[AIM OF THE TASK] Scan the records for the line containing "Considering both [1020,625]"; extract it and all later lines, verbatim, through the end, and nothing before it.

[RECORDS TO PROCESS]

------------------------------------------------

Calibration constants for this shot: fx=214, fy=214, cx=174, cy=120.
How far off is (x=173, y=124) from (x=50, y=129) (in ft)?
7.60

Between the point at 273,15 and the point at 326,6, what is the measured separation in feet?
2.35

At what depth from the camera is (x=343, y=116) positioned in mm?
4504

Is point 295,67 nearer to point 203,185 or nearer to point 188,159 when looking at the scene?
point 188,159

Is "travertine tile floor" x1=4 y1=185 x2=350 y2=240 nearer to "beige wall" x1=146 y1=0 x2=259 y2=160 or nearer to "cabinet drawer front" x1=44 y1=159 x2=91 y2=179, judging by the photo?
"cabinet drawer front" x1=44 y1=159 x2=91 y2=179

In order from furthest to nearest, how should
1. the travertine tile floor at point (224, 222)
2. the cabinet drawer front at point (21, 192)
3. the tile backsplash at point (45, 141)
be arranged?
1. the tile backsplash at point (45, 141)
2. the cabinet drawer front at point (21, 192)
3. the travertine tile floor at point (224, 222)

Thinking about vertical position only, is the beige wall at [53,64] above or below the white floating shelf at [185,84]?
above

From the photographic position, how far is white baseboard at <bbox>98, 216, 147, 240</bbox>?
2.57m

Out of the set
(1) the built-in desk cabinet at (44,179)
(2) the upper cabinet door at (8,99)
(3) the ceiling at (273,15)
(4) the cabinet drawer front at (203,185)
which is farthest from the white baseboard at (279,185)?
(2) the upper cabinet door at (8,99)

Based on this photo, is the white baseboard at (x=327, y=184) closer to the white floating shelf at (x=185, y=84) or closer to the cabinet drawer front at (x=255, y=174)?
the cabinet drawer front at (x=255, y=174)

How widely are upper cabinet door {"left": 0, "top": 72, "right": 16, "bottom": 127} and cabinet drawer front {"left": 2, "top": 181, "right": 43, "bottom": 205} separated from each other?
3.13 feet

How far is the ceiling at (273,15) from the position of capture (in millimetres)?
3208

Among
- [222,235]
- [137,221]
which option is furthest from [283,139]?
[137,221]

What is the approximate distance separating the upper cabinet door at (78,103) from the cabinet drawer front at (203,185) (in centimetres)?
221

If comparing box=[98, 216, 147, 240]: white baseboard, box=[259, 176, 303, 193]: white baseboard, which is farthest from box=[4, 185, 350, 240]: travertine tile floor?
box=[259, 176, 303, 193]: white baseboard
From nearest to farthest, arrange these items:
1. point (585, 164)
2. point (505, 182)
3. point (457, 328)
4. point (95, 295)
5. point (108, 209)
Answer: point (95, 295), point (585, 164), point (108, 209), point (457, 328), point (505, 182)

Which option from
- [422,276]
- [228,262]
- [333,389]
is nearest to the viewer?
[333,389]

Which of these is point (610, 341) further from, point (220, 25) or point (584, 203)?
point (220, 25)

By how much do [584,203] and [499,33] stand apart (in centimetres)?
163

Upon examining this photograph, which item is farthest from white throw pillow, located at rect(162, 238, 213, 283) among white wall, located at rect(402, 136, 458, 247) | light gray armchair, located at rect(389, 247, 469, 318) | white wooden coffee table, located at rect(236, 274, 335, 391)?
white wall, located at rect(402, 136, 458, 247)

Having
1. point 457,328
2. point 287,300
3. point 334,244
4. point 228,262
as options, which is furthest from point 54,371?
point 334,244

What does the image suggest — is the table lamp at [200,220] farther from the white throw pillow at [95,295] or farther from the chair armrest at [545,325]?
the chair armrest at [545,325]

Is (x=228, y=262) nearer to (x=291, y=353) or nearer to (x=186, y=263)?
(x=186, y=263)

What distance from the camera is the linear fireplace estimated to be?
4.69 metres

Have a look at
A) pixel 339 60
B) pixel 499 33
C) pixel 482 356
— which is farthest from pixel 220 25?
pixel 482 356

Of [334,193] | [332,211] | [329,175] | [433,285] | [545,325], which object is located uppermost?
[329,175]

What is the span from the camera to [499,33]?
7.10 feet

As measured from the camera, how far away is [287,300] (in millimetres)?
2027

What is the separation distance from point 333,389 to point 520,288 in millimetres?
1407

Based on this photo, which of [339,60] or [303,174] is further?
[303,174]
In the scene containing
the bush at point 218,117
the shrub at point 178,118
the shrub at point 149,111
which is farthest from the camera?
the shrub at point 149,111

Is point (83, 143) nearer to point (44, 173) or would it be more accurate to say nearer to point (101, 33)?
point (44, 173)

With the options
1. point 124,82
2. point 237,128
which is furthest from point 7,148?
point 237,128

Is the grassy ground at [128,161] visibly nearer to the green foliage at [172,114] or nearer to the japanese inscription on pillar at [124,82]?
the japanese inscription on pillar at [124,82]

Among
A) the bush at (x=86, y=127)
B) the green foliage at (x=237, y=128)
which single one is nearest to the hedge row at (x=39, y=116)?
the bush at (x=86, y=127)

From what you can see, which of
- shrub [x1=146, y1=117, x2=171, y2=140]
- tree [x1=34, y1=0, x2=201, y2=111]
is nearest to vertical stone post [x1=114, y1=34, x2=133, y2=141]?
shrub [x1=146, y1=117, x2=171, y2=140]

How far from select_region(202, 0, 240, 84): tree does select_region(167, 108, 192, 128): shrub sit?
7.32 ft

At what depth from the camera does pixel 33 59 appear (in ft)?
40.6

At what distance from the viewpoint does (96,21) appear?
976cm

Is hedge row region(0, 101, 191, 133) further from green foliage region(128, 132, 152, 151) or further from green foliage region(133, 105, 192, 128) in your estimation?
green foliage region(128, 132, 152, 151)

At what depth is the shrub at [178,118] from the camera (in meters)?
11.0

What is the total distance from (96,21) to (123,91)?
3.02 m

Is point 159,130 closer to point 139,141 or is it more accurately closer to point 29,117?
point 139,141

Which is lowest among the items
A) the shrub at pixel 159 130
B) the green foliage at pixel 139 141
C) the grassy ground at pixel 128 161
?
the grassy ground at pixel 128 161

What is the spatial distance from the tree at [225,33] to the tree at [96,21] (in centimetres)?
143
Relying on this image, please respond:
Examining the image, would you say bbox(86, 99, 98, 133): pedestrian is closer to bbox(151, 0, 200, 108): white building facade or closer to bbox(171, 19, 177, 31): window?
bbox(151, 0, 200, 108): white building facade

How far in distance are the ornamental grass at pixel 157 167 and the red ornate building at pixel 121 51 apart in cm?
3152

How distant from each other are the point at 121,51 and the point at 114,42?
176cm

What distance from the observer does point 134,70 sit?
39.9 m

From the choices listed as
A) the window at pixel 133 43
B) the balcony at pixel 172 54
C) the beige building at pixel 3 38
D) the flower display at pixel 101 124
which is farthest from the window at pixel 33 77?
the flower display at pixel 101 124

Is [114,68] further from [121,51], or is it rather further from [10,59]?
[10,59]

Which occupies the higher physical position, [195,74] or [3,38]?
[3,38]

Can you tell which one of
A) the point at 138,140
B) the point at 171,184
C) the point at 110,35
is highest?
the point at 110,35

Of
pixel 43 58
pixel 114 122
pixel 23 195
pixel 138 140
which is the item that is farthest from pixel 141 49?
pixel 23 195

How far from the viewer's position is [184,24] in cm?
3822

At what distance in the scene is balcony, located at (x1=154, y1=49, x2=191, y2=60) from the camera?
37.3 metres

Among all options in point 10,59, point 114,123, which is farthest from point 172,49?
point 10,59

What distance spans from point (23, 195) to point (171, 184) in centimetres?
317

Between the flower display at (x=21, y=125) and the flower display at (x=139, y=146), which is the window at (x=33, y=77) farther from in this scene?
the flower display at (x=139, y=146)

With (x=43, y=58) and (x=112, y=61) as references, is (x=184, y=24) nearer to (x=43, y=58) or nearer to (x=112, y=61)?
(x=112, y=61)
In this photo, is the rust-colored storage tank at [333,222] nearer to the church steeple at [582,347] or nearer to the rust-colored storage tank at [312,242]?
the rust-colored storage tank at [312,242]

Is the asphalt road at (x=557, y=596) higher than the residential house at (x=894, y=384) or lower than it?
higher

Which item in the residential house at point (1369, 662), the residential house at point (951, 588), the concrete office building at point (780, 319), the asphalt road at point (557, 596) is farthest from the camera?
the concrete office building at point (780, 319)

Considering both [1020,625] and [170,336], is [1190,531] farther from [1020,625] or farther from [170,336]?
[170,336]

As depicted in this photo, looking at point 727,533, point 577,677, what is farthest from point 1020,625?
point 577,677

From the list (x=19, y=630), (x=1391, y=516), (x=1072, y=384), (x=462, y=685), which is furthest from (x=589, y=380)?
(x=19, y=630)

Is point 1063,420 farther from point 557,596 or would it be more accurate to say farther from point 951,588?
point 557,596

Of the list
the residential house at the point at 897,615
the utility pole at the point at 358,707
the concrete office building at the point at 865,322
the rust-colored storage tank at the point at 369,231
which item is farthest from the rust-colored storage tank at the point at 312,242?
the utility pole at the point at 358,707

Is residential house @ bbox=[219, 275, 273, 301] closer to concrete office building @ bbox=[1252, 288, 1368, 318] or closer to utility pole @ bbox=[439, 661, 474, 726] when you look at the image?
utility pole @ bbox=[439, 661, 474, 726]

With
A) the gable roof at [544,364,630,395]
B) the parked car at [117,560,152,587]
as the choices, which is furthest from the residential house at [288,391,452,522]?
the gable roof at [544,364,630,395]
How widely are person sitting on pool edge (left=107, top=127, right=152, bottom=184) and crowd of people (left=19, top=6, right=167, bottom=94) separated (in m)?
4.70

------------------------------------------------

[REPLY]
Considering both [1020,625] and [170,336], is [1190,531] farther from [1020,625] or farther from [170,336]?
[170,336]

As depicted in this photo, looking at point 727,533, point 577,677, what is farthest from point 1020,625?
point 577,677

From the list (x=19, y=630), (x=1391, y=516), (x=1072, y=384), (x=462, y=685), which is furthest from (x=589, y=380)?
(x=19, y=630)

Is point 1063,420 farther from point 557,596 or would it be more accurate to say farther from point 951,588?
point 557,596

Of the list
the residential house at the point at 897,615
the utility pole at the point at 358,707
the concrete office building at the point at 865,322
the rust-colored storage tank at the point at 369,231
which item is farthest from the rust-colored storage tank at the point at 312,242?
the utility pole at the point at 358,707

Is residential house @ bbox=[219, 275, 273, 301] closer to concrete office building @ bbox=[1252, 288, 1368, 318] or closer to utility pole @ bbox=[439, 661, 474, 726] when you look at the image?
utility pole @ bbox=[439, 661, 474, 726]

With
A) the gable roof at [544,364,630,395]
B) the parked car at [117,560,152,587]
as the choices, which is furthest from the residential house at [288,391,452,522]?
the gable roof at [544,364,630,395]
How widely are person sitting on pool edge (left=107, top=127, right=152, bottom=184) and crowd of people (left=19, top=6, right=167, bottom=94) separated (in m)?
4.70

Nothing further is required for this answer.